Il Congresso eucaristico di Matera è stato pensato come una tappa contemplativa del cammino sinodale, quello di una Chiesa che si mette in ascolto dei segni dei tempi, della voce delle diverse realtà della comunità cristiana. Una sosta contemplativa, però, che non è una pausa o un’interruzione, ma al contrario può aiutare a compiere una lettura sapienziale del cammino che le nostre comunità stanno facendo o si preparano a fare. La presenza del Papa tra di noi sarà di incoraggiamento e può essere da stimolo in questa progressività sinodale, nei cantieri che tutta la Chiesa italiana sta aprendo, in sintonia con il cammino della Chiesa universale.
Come avviene in ogni Congresso eucaristico, anche a Matera non si può non fare riferimento al frangente storico che stiamo vivendo: la pandemia, la guerra, le difficoltà delle famiglie fanno parte a pieno titolo anche dell’azione rituale. Il vissuto celebrativo non è mai asettico, ciascuno di noi porta all’altare le gioie e le fatiche di ogni giorno, e al tempo stesso si apre al mondo. Nella sosta contemplativa di Matera renderemo presenti davanti all’Eucaristia i travagli del mondo contemporaneo, la guerra in Ucraina, le difficoltà economiche delle aziende e delle famiglie italiane, quanti sbarcano nelle nostre coste.
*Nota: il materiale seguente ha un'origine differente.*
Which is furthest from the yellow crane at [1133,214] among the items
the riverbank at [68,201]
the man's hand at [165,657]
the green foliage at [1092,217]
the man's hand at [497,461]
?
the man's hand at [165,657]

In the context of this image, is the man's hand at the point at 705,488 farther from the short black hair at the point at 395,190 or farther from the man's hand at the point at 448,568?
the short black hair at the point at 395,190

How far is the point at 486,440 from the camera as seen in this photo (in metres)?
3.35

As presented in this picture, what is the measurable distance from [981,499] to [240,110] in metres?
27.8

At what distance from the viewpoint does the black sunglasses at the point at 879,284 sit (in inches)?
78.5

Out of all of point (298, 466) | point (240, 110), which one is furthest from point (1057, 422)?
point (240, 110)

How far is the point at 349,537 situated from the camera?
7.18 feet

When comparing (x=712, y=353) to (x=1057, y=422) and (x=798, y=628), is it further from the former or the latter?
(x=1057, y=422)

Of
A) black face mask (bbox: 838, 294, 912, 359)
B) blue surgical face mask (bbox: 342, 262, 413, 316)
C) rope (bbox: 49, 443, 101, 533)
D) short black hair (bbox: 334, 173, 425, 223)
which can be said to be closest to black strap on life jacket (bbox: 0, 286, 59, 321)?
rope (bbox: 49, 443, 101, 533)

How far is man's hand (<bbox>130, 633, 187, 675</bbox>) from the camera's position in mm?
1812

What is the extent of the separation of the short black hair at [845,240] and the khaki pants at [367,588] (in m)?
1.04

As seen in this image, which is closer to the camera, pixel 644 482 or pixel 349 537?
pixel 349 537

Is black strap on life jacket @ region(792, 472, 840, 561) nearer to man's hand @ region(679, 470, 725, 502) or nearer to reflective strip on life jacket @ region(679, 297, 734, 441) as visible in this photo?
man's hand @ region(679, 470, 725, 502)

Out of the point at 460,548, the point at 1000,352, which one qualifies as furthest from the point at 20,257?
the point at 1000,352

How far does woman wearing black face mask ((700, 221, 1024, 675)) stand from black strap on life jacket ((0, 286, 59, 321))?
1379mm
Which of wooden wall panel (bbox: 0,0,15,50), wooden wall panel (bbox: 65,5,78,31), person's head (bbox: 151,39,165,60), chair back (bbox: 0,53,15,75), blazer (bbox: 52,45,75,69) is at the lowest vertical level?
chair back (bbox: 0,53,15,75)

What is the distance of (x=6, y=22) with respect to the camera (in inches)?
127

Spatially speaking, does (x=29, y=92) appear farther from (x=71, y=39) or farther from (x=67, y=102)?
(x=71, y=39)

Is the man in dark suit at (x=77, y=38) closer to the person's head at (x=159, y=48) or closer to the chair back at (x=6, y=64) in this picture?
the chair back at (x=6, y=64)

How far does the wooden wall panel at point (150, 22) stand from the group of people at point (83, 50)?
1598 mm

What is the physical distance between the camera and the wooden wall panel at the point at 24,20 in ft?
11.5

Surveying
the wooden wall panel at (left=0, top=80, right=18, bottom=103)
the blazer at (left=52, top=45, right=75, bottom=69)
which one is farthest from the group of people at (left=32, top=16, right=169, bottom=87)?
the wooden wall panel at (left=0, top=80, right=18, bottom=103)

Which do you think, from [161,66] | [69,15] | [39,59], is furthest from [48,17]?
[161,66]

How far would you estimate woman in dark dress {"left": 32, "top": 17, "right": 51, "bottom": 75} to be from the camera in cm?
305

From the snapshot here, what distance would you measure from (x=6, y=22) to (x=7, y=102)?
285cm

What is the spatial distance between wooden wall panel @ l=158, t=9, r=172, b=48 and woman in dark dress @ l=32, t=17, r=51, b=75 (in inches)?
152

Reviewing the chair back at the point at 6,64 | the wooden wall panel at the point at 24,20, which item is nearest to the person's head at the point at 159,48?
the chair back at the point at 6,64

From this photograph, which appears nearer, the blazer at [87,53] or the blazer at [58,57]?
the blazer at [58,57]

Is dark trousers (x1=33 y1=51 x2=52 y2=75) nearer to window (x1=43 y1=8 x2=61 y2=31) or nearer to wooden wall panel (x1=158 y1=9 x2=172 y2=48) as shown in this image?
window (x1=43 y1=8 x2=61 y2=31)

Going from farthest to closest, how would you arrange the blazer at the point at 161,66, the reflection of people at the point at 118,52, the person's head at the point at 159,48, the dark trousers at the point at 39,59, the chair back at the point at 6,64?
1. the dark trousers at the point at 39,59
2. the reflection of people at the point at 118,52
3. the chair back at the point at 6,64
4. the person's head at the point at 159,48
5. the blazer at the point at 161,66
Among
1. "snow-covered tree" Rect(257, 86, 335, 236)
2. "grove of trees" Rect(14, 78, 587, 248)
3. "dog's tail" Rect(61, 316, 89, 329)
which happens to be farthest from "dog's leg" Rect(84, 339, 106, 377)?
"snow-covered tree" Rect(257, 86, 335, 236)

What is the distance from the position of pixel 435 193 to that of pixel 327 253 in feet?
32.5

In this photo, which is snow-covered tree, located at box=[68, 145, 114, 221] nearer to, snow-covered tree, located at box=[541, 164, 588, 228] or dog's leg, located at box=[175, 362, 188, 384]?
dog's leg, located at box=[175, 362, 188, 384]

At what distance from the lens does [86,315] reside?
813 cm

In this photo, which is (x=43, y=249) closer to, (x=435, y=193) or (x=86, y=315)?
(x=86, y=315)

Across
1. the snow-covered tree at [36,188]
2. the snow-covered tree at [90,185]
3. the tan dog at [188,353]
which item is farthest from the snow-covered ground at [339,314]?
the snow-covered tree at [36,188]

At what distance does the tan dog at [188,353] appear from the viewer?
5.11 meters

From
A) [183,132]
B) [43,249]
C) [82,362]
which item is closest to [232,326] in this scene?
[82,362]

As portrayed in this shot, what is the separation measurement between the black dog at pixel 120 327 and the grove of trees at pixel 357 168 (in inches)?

C’è, secondo lei, un “deficit” di partecipazione nelle nostre celebrazioni eucaristiche, soprattutto quelle domenicali? In che cosa dobbiamo ancora crescere?
Oggi più che mai corriamo il rischio di volere rendere la liturgia più accattivante e meno noiosa per favorire la partecipazione. La questione in realtà incrocia prima di tutto la necessità di una liturgia capace di interpellare nostre storie, di esprimersi in gesti autentici, di stimolare l’annuncio del Vangelo e nutrire la carità. Parlare di partecipazione liturgica significa anche riscoprire le sollecitazioni della riforma liturgica, che raccomanda la “nobile semplicità”: una liturgia, cioè, non ridondante, ma aderente alla storia e al linguaggio liturgico, che sa anche adattarsi alle varie culture. Più che spettacolarizzare la celebrazione, bisogna recuperare il senso del mistero e della centralità di Cristo. Favorire la partecipazione liturgica significa inoltre coniugare il linguaggio della liturgia con le attese, le speranza, i dolori e le gioie degli uomini: leggere il libro della vita e il libro della liturgia insieme.